* _WORK INSTRUCTIONS_
**1.** Translate this sentence from the article on hybrid long-term care insurance into Spanish: "Inflation protection increases your monthly benefit over time."
**2.** According to the article on hybrid long-term care insurance, how long is the waiting period that most companies use?
**3.** Using the article on hybrid long-term care insurance, explain why it calls hybrid policies unique.

* _PROVIDED TEXT_
═══

Published by Mike Lovell on

Hybrid Long Term Care Life Insurance Policies

There’s two types of long-term care insurance.

  • Traditional Policies
  • Hybrid Long Term Care Policies

They both are good options.  But which one is best for you depends on your needs.

This article will focus on Hybrid Policies.

You’ll want to read this article instead if you are looking to learn more about traditional long-term care policies.

Hybrid long term-care life insurance policies combine long term care benefits with a life insurance policy.

What’s special about hybrid policies?

Most insurance policies only pay out if one specific thing happens.  Auto insurance pays if you get in a car accident.  Home insurance pays if something happens to your house.

Hybrid policies are a combination of 2 types of policies rolled into 1.  That makes them unique because they pay out one way or another. They are guaranteed to pay out. Not many things in life have a guarantee like that, including traditional long-term care.

These policies can pay out in 3 ways:  Care, Death, or change your mind

Care

If you need care, these hybrid policies pay a guaranteed tax-free long-term care benefit

Death

These policies are based on life insurance so they pay a death benefit if you pass away without needing care.  That benefit is income tax fee to your beneficiaries.

Change your mind

What happens if you buy the policy today and change your mind in the future?  Can you get your money back?

The hybrid policy has a cash value that gets returned to you if you decide to cancel the policy.

Benefits

You’ll notice the hybrid care benefits are similar to the traditional policies. You choose your benefits when you apply. This includes:

  • Monthly Benefit
  • Benefit Period
  • Inflation Protection
  • Waiting Period

Monthly Benefit

This is how much the policy will pay each month that you need coverage.  Typical amounts range from $3,000 per month up to $12,000 per month.

Benefit Period

This is how long the coverage lasts.  The minimum is 2 years.  Most companies have a maximum benefit period of 6 years.

But there’s one company that has an unlimited benefit period.  So they will pay as long as you need care.

Inflation Protection

Inflation protection increases your monthly benefit over time.  Inflation protection is not required.  If you decide to add it, then it increases your monthly benefit each year you have the policy.

Common options are between 3% and 5% benefit increases every year.

Waiting Period

Most policies have a waiting period before your coverage starts. With hybrid policies, the period is usually set by the insurance company.  Most companies use 90 days.

═══

* _STORED DATA_

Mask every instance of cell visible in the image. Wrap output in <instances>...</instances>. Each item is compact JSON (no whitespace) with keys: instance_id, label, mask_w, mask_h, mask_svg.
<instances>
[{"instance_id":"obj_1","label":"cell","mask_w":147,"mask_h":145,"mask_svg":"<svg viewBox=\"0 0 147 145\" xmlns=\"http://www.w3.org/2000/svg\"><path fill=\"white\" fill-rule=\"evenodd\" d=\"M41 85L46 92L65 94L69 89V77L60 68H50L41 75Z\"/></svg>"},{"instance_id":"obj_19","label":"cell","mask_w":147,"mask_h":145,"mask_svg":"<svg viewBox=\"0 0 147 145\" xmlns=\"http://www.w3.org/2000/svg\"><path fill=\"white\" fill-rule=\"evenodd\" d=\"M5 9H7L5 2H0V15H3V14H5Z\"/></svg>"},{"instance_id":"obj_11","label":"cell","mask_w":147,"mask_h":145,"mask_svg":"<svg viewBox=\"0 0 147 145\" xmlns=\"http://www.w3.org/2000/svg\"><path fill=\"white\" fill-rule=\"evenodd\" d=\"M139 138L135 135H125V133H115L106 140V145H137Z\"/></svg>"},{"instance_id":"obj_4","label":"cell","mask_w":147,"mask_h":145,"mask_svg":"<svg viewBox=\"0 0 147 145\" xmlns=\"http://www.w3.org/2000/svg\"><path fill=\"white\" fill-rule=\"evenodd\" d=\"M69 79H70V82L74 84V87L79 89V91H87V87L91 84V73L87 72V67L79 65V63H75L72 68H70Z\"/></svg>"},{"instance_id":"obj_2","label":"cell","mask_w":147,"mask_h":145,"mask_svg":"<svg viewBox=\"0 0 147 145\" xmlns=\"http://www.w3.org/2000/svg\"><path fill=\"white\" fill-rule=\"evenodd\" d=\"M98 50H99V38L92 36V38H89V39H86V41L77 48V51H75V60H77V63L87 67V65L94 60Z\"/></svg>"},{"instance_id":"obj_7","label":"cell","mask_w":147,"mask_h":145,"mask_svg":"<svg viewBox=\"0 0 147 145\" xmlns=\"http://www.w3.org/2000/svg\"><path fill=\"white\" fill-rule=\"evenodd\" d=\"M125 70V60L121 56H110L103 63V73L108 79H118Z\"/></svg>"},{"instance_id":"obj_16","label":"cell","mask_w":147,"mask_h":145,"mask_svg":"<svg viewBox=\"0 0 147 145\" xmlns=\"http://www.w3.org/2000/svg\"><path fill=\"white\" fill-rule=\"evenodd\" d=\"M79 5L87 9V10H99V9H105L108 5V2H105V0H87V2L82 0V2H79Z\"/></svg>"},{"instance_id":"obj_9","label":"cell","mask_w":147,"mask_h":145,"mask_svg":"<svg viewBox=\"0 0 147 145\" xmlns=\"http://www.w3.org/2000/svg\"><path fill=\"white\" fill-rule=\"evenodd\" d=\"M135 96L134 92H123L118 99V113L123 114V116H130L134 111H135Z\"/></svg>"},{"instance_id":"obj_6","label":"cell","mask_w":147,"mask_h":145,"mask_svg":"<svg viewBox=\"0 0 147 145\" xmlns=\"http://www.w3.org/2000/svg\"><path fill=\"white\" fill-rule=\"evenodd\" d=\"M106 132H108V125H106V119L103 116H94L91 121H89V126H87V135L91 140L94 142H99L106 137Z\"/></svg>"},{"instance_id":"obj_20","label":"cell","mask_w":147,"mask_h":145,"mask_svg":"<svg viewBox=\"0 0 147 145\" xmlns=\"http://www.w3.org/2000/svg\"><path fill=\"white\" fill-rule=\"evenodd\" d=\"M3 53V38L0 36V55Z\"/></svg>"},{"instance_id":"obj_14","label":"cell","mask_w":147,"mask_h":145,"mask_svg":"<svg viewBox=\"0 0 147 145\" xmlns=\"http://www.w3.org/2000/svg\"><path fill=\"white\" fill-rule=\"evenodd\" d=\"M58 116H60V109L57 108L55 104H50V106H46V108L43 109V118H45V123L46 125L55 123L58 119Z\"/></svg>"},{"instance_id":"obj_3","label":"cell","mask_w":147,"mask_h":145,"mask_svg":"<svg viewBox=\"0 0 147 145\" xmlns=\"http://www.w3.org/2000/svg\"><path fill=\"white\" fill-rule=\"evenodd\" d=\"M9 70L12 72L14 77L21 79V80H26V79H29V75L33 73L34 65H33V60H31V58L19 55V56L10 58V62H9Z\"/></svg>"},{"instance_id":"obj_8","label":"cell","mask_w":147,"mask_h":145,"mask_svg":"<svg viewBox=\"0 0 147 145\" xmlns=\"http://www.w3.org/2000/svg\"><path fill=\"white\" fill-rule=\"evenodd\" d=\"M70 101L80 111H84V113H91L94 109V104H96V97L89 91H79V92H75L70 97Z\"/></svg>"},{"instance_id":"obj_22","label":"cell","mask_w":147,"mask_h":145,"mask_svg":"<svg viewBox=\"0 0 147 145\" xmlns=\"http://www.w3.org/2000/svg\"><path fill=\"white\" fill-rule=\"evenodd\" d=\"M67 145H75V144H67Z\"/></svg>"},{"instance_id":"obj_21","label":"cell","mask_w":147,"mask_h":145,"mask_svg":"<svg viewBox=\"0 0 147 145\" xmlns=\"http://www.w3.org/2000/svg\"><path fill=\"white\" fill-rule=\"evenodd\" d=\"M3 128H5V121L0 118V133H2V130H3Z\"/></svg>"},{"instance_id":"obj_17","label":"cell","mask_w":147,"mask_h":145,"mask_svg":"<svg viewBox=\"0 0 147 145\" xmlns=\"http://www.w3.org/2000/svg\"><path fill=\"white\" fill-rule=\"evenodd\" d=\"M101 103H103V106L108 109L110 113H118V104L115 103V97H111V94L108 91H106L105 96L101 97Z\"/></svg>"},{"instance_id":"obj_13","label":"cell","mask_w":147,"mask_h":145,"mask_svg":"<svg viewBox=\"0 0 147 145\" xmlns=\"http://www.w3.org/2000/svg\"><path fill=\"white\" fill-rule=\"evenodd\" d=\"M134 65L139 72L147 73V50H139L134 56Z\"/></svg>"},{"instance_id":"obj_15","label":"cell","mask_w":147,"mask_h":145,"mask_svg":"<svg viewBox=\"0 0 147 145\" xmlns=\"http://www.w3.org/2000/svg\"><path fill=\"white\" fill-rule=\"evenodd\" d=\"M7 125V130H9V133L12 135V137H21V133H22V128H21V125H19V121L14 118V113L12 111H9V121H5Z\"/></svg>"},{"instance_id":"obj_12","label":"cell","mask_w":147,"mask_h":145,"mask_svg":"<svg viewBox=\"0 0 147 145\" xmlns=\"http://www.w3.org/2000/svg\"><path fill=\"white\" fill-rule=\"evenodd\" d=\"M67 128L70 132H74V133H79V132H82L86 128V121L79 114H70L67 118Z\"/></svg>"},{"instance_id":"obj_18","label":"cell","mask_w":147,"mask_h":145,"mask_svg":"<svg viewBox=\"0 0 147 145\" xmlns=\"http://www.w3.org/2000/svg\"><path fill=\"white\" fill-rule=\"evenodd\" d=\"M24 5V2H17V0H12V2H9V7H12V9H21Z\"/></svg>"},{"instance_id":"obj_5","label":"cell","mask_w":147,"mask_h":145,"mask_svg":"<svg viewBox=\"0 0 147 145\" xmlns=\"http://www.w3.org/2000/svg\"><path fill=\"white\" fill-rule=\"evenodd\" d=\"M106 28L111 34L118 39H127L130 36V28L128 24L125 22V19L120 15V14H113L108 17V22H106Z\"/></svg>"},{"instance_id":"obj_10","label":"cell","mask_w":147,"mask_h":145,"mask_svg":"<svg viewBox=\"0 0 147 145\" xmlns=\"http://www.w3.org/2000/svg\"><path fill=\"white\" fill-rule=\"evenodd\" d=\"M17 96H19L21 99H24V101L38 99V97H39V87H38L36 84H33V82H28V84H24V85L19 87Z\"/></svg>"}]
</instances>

═══

* _RESULTS FOR EACH TASK_
**1.** La protección contra la inflación aumenta su beneficio mensual con el tiempo.

**2.** Most companies use a waiting period of 90 days.

**3.** Hybrid policies combine two types of policies into one, so they pay out one way or another: through a care benefit, a death benefit, or returned cash value if you cancel. Most insurance pays only if one specific thing happens, so this guaranteed payout sets hybrid policies apart.